• [AUFGABENSTELLUNG]:
Welche Währungen erwähnt der zitierte Text? Zähle sie alle auf.

• [ZITIERTER TEXT]:
-.-.-

Alle standen sie da und schrien. Der Mann, der den Rucksack getragen hatte, der mit der Zeitung, der mit dem Hut, und hundert andere Hände, die garnichts damit zu tun hatten. »Mister, Backschi-i-i-i-isch!« Sie standen auf dem Trittbrett, sie hängten sich an den Kutscher, sie fielen den Pferden um den Hals.

»Backschi-i-i-isch!«

Es ist ein Wahnsinn, aber einer, der Methode hat und klug berechnet ist auf die schwachen Nerven des Franken. – Natürlich hat man kein Kleingeld. Natürlich erscheint einer auf der Bildfläche, dessen Taschen geschwollen sind mit Medjidies, syrischen Pfunden, französischen Francs, mit denen er dir hier mitten auf der Straße eine Rechnung aufmacht, daß dir die Augen übergehen. – Und gerade dann, wenn du den Kopf so ungefähr vollständig verloren hast wie vorher den Hut, erscheint ein sündhaft elegant gekleideter Herr, der dich mit sanften, mandelförmigen Augen freundlich anlächelt, der Französisch spricht, der diese Fäden mit wenigen Worten und einem Stück Geld entwirrt.

-.-.-

• [DATEN]:
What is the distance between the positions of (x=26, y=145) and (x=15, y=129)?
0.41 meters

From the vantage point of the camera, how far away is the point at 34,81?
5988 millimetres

-.-.-

• [VOLLSTÄNDIGE ANTWORT]:
Medjidies, syrische Pfunde, französische Francs